The Gun Control Crowd And Rural Voters

If November’s elections did nothing else, they’ve beautifully illustrated just how stark the rural-urban divide truly is in this nation. That’s not overly surprising, either. The cities and the country have pretty much always been different worlds, even though they reside within the same national borders.

For many, though, that divide is a significant problem. After all, if you want to push through gun control, you’re eventually going to need at least some of those rural voters to side with you.

Over at Newsweek, Assistant Professor of Political Science at Brigham Young University Ryan W. Davis has opted to tell the anti-gun left how they’re missing the boat with rural voters.

Guns may be the most polarizing issue in America. While some progressives dismiss calls for “understanding” gun owners as a Trojan horse, there is a purely pragmatic reason for them to care: gun lovers are voting against them. They don’t have to be. And the changes it would take to reach them are nearly costless.

When it comes to political partisanship, America is divided largely along geographical lines. Democrats tend to dominate the coasts and upper Midwest, and Republicans control the South, plains and Mountain West region. But more specifically, and as anyone who watched the election night newscasts could observe, the partisan divide is between urban and rural America. Rural areas vote red, and cities vote blue. Rural voters turned out overwhelmingly for Trump.

What’s going on? How has the GOP consolidated rural voters within its coalition? The issue of gun rights provides one piece of the puzzle, and a window into the larger issue of partisanship. The NRA is weaker than ever, but rural Americans don’t care any less about guns.

Nothing else can play the role of guns. Hunting together demands a very specific mix of trust, endurance, skill and coordination. It confers status and prestige in groups where those honors might otherwise be hard to come by. Carrying a gun shows to others—and to yourself—that you’re fully a part. In psychologists’ terms, guns provide a way of self-symbolizing. Earlier I said we care about what guns mean to us, but that isn’t quite right. We care about what guns mean about us.

Some folks look down their noses at symbolic values. I’ve tried to argue that’s a mistake. No one lives a symbol-free life. Wanting to choose your career, or life partner, or to have your vote counted or religious traditions respected—all of these matter as ways of showing (to ourselves, as much as anyone) that we’re full members of our social world.
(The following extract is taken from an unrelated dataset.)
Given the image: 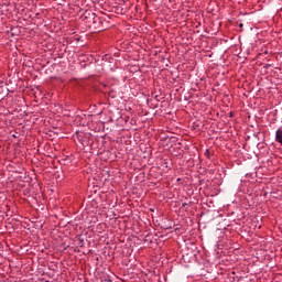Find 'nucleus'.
I'll return each mask as SVG.
<instances>
[{"mask_svg":"<svg viewBox=\"0 0 282 282\" xmlns=\"http://www.w3.org/2000/svg\"><path fill=\"white\" fill-rule=\"evenodd\" d=\"M275 142L282 144V129H278L275 132Z\"/></svg>","mask_w":282,"mask_h":282,"instance_id":"1","label":"nucleus"},{"mask_svg":"<svg viewBox=\"0 0 282 282\" xmlns=\"http://www.w3.org/2000/svg\"><path fill=\"white\" fill-rule=\"evenodd\" d=\"M240 28H243V24H240Z\"/></svg>","mask_w":282,"mask_h":282,"instance_id":"2","label":"nucleus"}]
</instances>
Here, I agree with Davis. While I don’t think of guns as symbols, I do think that the argument against them as such is kind of lame. Especially from a party that rallies behind a rainbow flag on a regular basis. How is that not a symbol? As such, how are so many related values not also symbolic values? Sure, they’re heartfelt, but so is our passion for the Second Amendment.

Where Davis loses me, though, is that he believes that rural voters do, ultimately, agree with many gun control positions while opposing gun-control candidates for sending the wrong signals.

That’s a mistake.

See, first, most rural voters who take positions on guns tend to be very gun-rights oriented. They’re not actually interested in restricting magazine capacity. After all, their Glock 19 has a 15-round magazine that would run afoul of a magazine ban, for example. They vote against gun control because they oppose gun control. Period.

Sure, they may tell a pollster something different, but when the rubber meets the road, they want their gun rights left alone.

Davis goes on to argue that the secret is to change how gun control is spoken about. Again, I disagree. The truth is that we argue anti-gunners want all of our guns not because of how they phrase their comments, but because history has shown us that it’s never enough for them. They’ll continue to take and take and take until there’s nothing left. Once we saw that, we drew a line in the sand and vowed not to give another inch of ground.

A kinder, gentler anti-gun movement won’t change that. They can’t erase their history, so if they want to address the rural-urban divide, they need to start acknowledging that the needs of the rural areas require firearms. It’s not that the country folks just like their guns, they need them. They need them for hunting, sure, but they also need them to protect a homestead that may be miles upon miles away from the nearest law enforcement officer.

Until they can grok that, there’s really no need for them to even bother trying to reach out. No one is interested in listening.